To our knowledge, no study has been conducted on MNVs in livestock species. The aim of this paper is to focus on MNVs occurring in protein-coding regions to provide examples and evaluate the functional consequences of resulting mis-annotations. Considering this aim, we used 9.5M SNPs recently detected in 382 chickens from 767 multi-tissue RNA-seq, enriched by construction in expressed regions and therefore in protein-coding regions. From this 9.5M SNPs, we focused on the 3.3M SNPs with reliable genotypes [see the companion paper (Jehl et al., 2021)]. MNV identification requires properly phased variants, i.e., to be located either on the same haplotype (called therefore MNV) or on two different haplotypes (a case of individual SNPs) (see Figures 1A,B). Different SNP phasing strategies exist: (i) population-based phasing, using statistical inference of phase from haplotypes shared among individuals of a large genotyped population; (ii) family-based phasing, which analyzes the co-transmission of variants between parents and offsprings; and (iii) read-based phasing, which evaluates whether close variants are present on the same reads in the DNA-seq or RNA-seq data. Read-based phasing is particularly relevant for close variants, making this method appropriate for MNV analysis in codons, in which variants fall within a maximum distance of 2 bp from one another. Therefore, in this study, we have chosen to identify MNVs by using the read-based phasing provided by the HaplotypeCaller tool of the GATK toolkit, in the VCF file through additional fields (Figure 1C, with the PID and PGT fields) recently added by the common variant caller (DePristo et al., 2011; Van der Auwera et al., 2013; McKenna et al., 2020).

Materials and Methods

SNP Dataset

The 3,276,615 SNPs analyzed in this study have been detected following the method presented in the companion paper (Jehl et al., 2021) using 767 multi-tissue RNA-seq of 382 birds from 11 chicken populations (see Additional File 1). This SNP set corresponds to the union of the SNPs with reliable genotypes found in each population (list available on http://www.fragencode.org/lnchickenatlas.html). Briefly, variant detection was performed for each sample using the HaplotypeCaller tool of GATK toolkit (DePristo et al., 2011; Van der Auwera et al., 2013; McKenna et al., 2020) 3.7.0 with options “--stand_call_conf 20.0,” “--min_base_quality_score 10,” and “--min_mapping_quality_score 20” (which are the defaults values). The “GenotypeGVCFs” function was then used with the option “--stand_call_conf 20.0,” to jointly genotype all these samples into one VCF per tissue. First, biallelic SNPs were then extracted using the “SelectVariant” function with option “--selectType SNP –restrictAllelesTo BIALLELIC.” Variants were filtered using “VariantFiltration” with “QD < 2” and “FS > 30.” Considering genotypes, variants were selected with a “(5.reads.DP) genotype CR ≥ 20%” and a “CR ≥ 50%.” The 11 populations include a red jungle fowl population (RJFh), three broiler populations with one experimental line (FLLL) and two commercial ones (Cobb, HerX), six layer populations with two brown-egg commercial lines (Novo1 and Novo2), two brown-egg experimental populations (RpRm and LSnu), two white-egg or cream-egg experimental populations (FrAg and FAyo), and finally a cross between white- and brown-egg experimental lines (Rmx6).
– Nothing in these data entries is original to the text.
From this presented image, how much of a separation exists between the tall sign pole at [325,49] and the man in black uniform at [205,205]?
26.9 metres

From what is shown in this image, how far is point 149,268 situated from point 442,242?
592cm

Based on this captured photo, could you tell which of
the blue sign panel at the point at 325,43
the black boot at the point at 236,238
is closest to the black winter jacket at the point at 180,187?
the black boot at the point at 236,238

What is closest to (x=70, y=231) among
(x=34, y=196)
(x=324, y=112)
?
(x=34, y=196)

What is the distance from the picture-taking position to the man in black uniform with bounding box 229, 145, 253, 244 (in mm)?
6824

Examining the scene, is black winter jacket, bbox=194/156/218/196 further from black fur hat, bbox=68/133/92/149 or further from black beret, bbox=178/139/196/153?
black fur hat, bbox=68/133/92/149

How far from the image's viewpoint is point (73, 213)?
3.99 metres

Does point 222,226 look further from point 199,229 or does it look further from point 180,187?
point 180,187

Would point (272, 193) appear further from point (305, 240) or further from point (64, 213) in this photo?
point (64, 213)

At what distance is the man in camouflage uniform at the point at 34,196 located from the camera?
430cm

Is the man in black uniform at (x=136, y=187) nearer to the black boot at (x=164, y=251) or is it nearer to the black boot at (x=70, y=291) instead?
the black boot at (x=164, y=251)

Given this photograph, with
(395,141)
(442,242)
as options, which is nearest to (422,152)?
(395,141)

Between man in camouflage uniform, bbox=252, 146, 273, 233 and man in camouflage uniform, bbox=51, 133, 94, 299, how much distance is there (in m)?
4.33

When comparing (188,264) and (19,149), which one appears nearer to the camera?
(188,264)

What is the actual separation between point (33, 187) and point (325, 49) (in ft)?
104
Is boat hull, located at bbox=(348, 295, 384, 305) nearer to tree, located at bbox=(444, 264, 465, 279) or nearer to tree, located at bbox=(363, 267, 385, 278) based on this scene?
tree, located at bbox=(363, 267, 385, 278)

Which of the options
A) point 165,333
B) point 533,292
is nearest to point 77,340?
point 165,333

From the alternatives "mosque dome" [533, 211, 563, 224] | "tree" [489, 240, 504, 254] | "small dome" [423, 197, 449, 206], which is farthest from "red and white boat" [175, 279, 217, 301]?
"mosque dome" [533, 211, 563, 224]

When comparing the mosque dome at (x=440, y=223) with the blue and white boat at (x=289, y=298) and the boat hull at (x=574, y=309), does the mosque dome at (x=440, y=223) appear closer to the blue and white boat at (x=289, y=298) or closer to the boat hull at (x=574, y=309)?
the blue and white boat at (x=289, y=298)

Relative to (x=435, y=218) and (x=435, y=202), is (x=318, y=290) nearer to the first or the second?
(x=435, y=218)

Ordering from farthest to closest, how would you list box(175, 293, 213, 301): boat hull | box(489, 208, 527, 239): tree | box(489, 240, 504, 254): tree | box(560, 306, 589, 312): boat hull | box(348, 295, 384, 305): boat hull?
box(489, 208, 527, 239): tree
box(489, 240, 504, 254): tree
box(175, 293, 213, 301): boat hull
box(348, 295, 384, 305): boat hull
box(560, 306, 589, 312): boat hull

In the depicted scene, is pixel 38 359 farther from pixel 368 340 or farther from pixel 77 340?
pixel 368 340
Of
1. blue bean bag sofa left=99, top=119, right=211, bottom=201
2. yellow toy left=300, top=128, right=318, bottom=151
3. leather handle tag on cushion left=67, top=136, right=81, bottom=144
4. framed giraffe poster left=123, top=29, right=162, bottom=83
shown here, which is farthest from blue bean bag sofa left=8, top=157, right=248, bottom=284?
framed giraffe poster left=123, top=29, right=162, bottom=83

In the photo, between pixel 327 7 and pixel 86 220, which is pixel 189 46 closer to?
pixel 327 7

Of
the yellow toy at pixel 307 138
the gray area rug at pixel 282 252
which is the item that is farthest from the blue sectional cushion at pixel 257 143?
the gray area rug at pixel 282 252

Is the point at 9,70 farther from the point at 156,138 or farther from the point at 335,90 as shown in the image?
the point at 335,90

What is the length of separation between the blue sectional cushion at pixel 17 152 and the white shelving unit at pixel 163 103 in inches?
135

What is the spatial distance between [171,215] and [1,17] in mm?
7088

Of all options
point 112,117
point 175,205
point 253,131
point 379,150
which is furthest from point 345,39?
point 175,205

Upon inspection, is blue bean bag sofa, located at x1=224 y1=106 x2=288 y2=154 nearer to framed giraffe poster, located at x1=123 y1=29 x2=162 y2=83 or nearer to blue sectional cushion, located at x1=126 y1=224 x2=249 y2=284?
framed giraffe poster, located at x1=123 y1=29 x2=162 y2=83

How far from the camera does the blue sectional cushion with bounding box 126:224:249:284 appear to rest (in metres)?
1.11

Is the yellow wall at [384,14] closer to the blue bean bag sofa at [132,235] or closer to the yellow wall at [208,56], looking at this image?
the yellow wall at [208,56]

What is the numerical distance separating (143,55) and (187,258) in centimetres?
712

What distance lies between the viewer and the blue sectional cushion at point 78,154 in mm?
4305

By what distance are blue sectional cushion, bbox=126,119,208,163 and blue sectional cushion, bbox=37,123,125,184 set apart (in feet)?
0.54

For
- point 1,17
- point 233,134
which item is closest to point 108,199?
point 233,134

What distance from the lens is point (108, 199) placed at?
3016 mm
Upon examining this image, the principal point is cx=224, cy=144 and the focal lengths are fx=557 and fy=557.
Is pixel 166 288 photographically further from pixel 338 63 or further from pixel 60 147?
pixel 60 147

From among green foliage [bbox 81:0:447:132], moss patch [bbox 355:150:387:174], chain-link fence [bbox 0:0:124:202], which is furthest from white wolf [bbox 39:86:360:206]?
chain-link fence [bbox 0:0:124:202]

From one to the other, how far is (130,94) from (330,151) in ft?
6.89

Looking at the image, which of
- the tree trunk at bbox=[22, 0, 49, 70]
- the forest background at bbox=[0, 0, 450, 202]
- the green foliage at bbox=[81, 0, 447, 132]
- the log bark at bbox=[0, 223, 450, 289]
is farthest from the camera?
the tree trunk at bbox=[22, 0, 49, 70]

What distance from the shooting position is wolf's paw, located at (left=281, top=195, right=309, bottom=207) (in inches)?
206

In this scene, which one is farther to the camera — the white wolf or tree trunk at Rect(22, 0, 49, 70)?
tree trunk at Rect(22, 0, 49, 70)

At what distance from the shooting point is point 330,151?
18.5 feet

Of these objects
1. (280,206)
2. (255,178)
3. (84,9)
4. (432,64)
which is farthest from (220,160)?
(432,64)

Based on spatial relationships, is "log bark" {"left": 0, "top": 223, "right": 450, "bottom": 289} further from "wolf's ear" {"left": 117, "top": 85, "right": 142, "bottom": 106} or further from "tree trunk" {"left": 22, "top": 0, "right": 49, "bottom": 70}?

Analysis of the Functional Impact of Each Individual SNP in the Coding Regions

VEP v92 (McLaren et al., 2016) with a GTF file enriched in long non-coding genes (“--gtf”) was used for effect prediction of each SNP, with “--everything” and “--total_length” options to respectively, obtain SIFT score predictions and lengths of cDNA, CDS, and protein positions (Ng and Henikoff, 2003; Sim et al., 2012).

MNV Calling and Recalculation of Consequences

The script to detect the MNV and to calculate the consequences is available in Additional File 2.

Detection of SNPs Located in the Same Codon

With the information produced by VEP, an ID composed of the “transcriptID” and the “position of the SNP in the coding sequence (expressed in codon number)” was created for each consequence. Through this approach, the same codon of the same transcript supporting at least two different SNPs will have the same ID. Thus, only duplicated IDs were kept as they correspond to those containing two or more SNPs.

Detection of Co-located SNPs Carried by the Same Haplotype (MNV)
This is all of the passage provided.